Although Catalonia has a significant number of rural villages that make up a considerable part of the region (see
Table 3), they comprise a small part of the population: 7% to be precise. However, the detailed analysis by province presents us with very different situations: from the province of Lleida, where a third of the population live in small villages, followed by Girona (19%), Tarragona (16%) and, in last position the province of Barcelona, where there is a very small percentage (2%).
Regarding age groups, 15.1% of the rural population correspond to the “child-adolescent” (0–14 years) age group, 64% to the “young-adult-mature” (15–64 years) age group, and the remaining 20.9% being elderly (65 years and over). This distribution differs slightly from that of Catalonia as a whole. The percentage of elderly people in rural villages exceeds by 4 points the average of Catalonia, while the “young-adult-mature” population is 5 points below the average. As a result, and bearing in mind these data, it is necessary to speak of a moderate over-ageing (especially when we compare this reality with that of other regions of Spain).
When analyzing the demographic evolution of rural towns in Catalonia during the period 1979–2005, we can identify three very clear phases. In the first phase, during the period 1979–1990, there was a significant decline in population: from 440,344 inhabitants to 425,510 inhabitants. In the second phase, during the decade 1990–2000, there was a change in trend and the small villages as a whole made moderate gains in population (20,221 people to be precise). In the third phase, between 2000 and 2005, there was a significant and accelerated population growth that went from 445,731 to 507,204 inhabitants.
From an overall perspective, what is most interesting is that while until the end of the 1990s it seemed that these municipalities, as a whole, were doomed to demographic decline in the sense that their population loss was unstoppable, as we approach the present there has been a significant revival. So important that in recent years the physiognomy of some small villages of Catalonia has been altered substantially, as have many of the needs associated with the facilities and services. The fact is that, from 1979 to 2005, these municipalities, as a whole, have increased by 15.18%, 1.5 points above the average of Catalonia. This is a fact that clearly must be noted.
When comparing the phases of demographic recovery of the small villages together in each province, significant differences can be observed in terms of the magnitude of the increase, as well as the moment in which they occurred.
Table 4 shows at least three different realities: provinces where small villages (as a whole) underwent considerable population growth during the stated period—especially rural villages in the provinces of Barcelona and Tarragona; regions that grow at a similar rate to the average of Catalonia—small villages in the province of Girona; and regions that are still a long way from recovering the population levels of the late 1980s, as is the case of small villages in Lleida.

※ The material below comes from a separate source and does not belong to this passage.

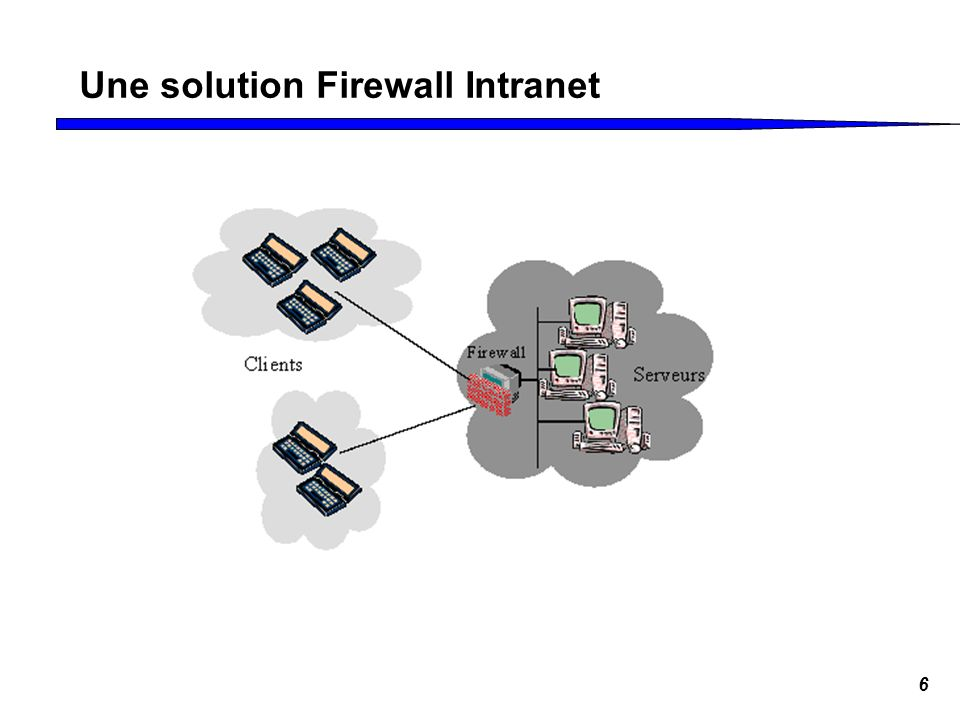 Une solution Firewall Intranet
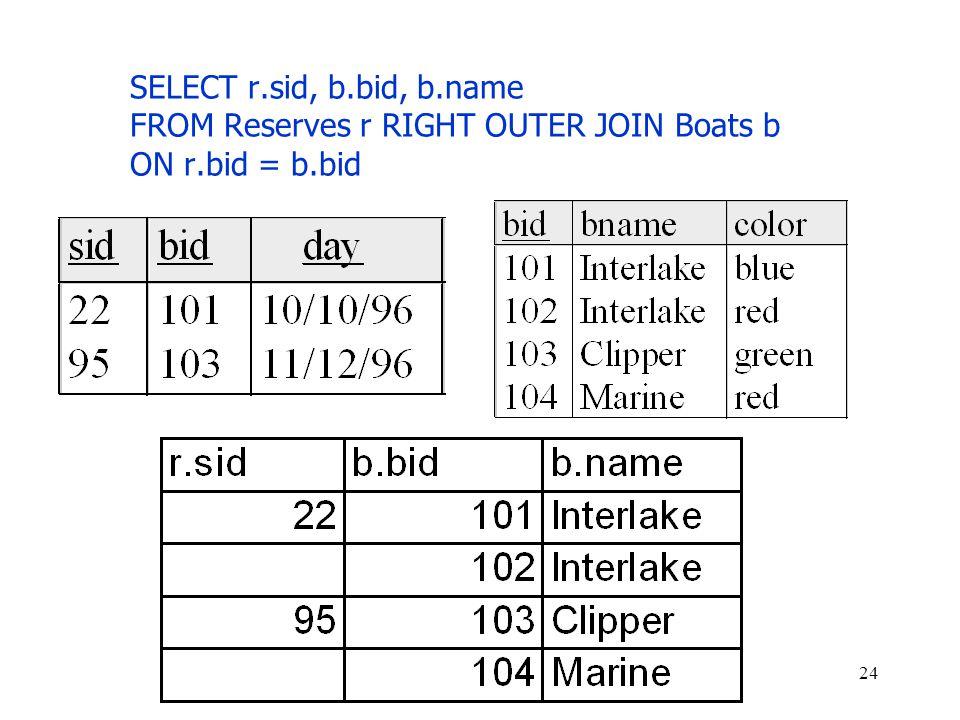 SELECT r.sid, b.bid, b.name FROM Reserves r RIGHT OUTER JOIN Boats b ON r.bid = b.bid 24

Regardless of whether or not these villages recovered their population levels at the end of the period studied, how did rural villages evolve over five-year periods between 1979 and 2005? What progress or setbacks did they undergo? If a fixed portrait is made of demographic evolution over these 25 years, we can see that, to a large or small extent, sooner or later, the rural villages of all the provinces (always analyzing aggregated data by provinces) experienced a demographic recovery. What happened, as
Table 5 shows, is that while the rural villages in the provinces of Barcelona and Girona underwent an early recovery (they were already experiencing positive results in 1985), others, like Tarragona and especially Lleida, experienced it later, especially after 1990 and 2000, respectively. In any case, according to the data in
Table 5, it is clear that the real demographic push took place everywhere from 2000 onwards, when truly high rates of growth were achieved, as is the case in the rural villages as a whole in the province of Tarragona, which in five years experienced significant growth reaching 29.4%.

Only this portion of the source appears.